In questi ultimi mesi abbiamo assistito ad una pioggia di interrogazioni su Campo di Mare e la questione Ostilia. Interrogazioni fatte da esponenti regionali e anche da onorevoli Parlamentari.
La questione Ostilia è un tema delicato su cui vi è forte attenzione, anche se a volte pur di dire la propria o per dare soddisfazione ai referenti locali dei partiti politici alcuni esponenti sono stati in grado di commettere delle gaffe notevoli.
Difficile dimenticare l’On. La Russa di Fratelli D’Italia che invocava la demolizione su tutta la lottizzazione ritenuta abusiva. Peccato che nell’area ormai vi siano le case dei cittadini cerveterani, che hanno comprato le abitazioni e che da anni subiscono i disagi di una situazione di incompletezza dovuta ad un eterno contenzioso tra Ostilia e Comune di Cerveteri.
C’è anche chi è riuscito a confondere il comune su cui è ubicata la lottizzazione. A commettere il clamoroso errore il consigliere regionale Giancarlo Righini, sempre di Fratelli d’Italia.
L’interrogazione presentata nel febbraio scorso ha come oggetto: Comune di Cerveteri “Nuclei abusivi Ostilia” – applicabilità della legge regionale 28/1980 ma all’interno si fa riferimento al comune di Ladispoli e non più a quello di Cerveteri.
Nel testo si legge infatti: “Nel territorio del comune di Ladispoli insiste una lottizzazione di 170 ettari, edificata dalla società Ostilia… recentemente, il 16 novembre scorso, il consiglio comunale di Cerveteri, nonostante le richieste di pregiudiziale avanzate da alcuni consiglieri (Salvatore Orsomando e Aldo De Angelis ndr.) ha approvato la deliberazione …”. Nelle considerazioni emerge inoltre una eventuale soluzione alla La Russa maniera, vale a dire demolire tutto ed acquisizione gratuita al patrimonio comunale. Si torna poi a prendere di petto il comune di Ladispoli: “la proposta di variante introdotta con la deliberazione approvata dal comune di Ladispoli risulta in evidente contrasto con i dettami del citato DPR 380/200”.

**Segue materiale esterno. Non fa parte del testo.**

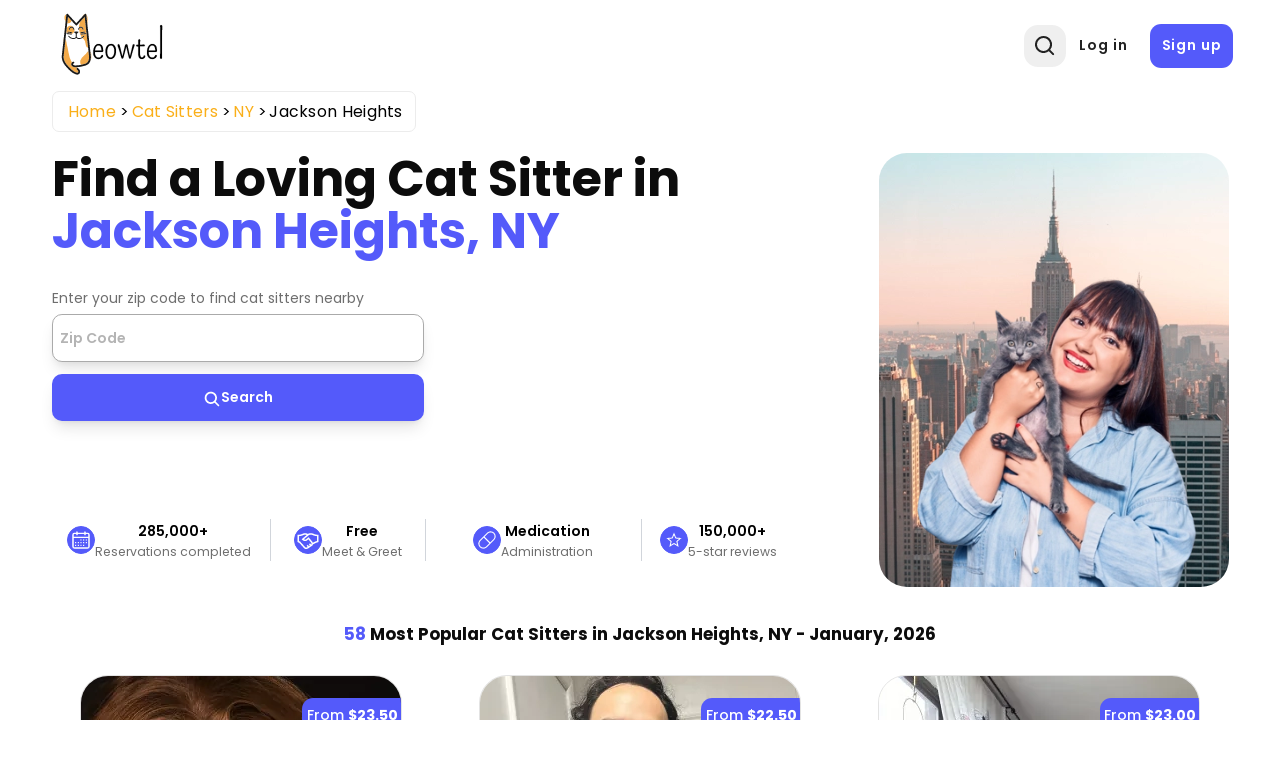

--- FILE ---
content_type: image/svg+xml
request_url: https://meowtel.com/img/testimonials-bg.svg
body_size: -49
content:
<svg xmlns="http://www.w3.org/2000/svg" xmlns:xlink="http://www.w3.org/1999/xlink" width="367" height="741" viewBox="0 0 367 741">
  <defs>
    <clipPath id="clip-path">
      <rect id="Прямоугольник_4673" data-name="Прямоугольник 4673" width="367" height="741" transform="translate(0 5959)" fill="#fff" stroke="#707070" stroke-width="1"/>
    </clipPath>
  </defs>
  <g id="Группа_масок_29" data-name="Группа масок 29" transform="translate(0 -5959)" clip-path="url(#clip-path)">
    <path id="blob_6_" data-name="blob (6)" d="M610.847,82.926c61.805,96.313,59.23,241.555-4.635,352.289s-188.506,186.445-311.086,184.9c-122.58-1.03-16.217-85.845,0-99.653-3.7-120.5-60.26-198.591,0-293.358,60.26-95.283-133.911-289.42-4.12-288.39C420.8-59.741,548.527-13.387,610.847,82.926Z" transform="translate(-307.146 6053.785)" fill="#fff5c4"/>
  </g>
</svg>
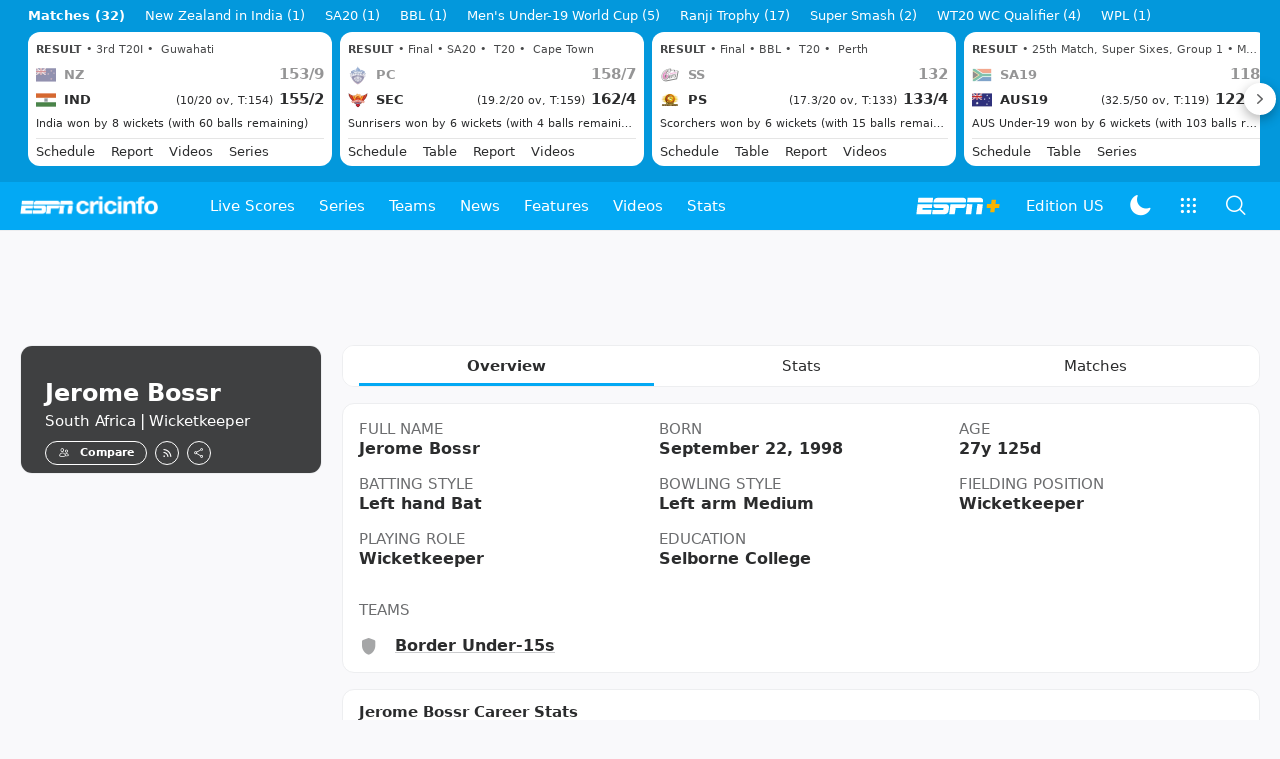

--- FILE ---
content_type: text/html; charset=utf-8
request_url: https://www.google.com/recaptcha/api2/aframe
body_size: 266
content:
<!DOCTYPE HTML><html><head><meta http-equiv="content-type" content="text/html; charset=UTF-8"></head><body><script nonce="CGfg-YWo0e-BT4U61YEIcg">/** Anti-fraud and anti-abuse applications only. See google.com/recaptcha */ try{var clients={'sodar':'https://pagead2.googlesyndication.com/pagead/sodar?'};window.addEventListener("message",function(a){try{if(a.source===window.parent){var b=JSON.parse(a.data);var c=clients[b['id']];if(c){var d=document.createElement('img');d.src=c+b['params']+'&rc='+(localStorage.getItem("rc::a")?sessionStorage.getItem("rc::b"):"");window.document.body.appendChild(d);sessionStorage.setItem("rc::e",parseInt(sessionStorage.getItem("rc::e")||0)+1);localStorage.setItem("rc::h",'1769375041022');}}}catch(b){}});window.parent.postMessage("_grecaptcha_ready", "*");}catch(b){}</script></body></html>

E’ sempre contro il comune di Ladispoli che il consigliere chiude la sua interrogazione: “Il consigliere interroga il Presidente della Giunta Regionale, e l’assessore regionale competente in materia di Politiche del territorio per sapere se: al comune di Ladispoli , a seguito di ricezione da parte dei competenti uffici regionali degli atti in generale e della deliberazione citata nelle premesse, sono state fornite le opportune indicazioni in ordine all’inapplicabilità della legge regionale n. 28/1980 al caso di specie unitamente alla pronuncia della Regione Lazio sulla proposta di variante adotta”.
Va detto che questa interrogazione è stata poi ritirata dal consigliere anche perché nessuno sarebbe stato in grado di dare risposte su una lottizzazione da 170 ettari di Ostilia nel territorio di Ladispoli.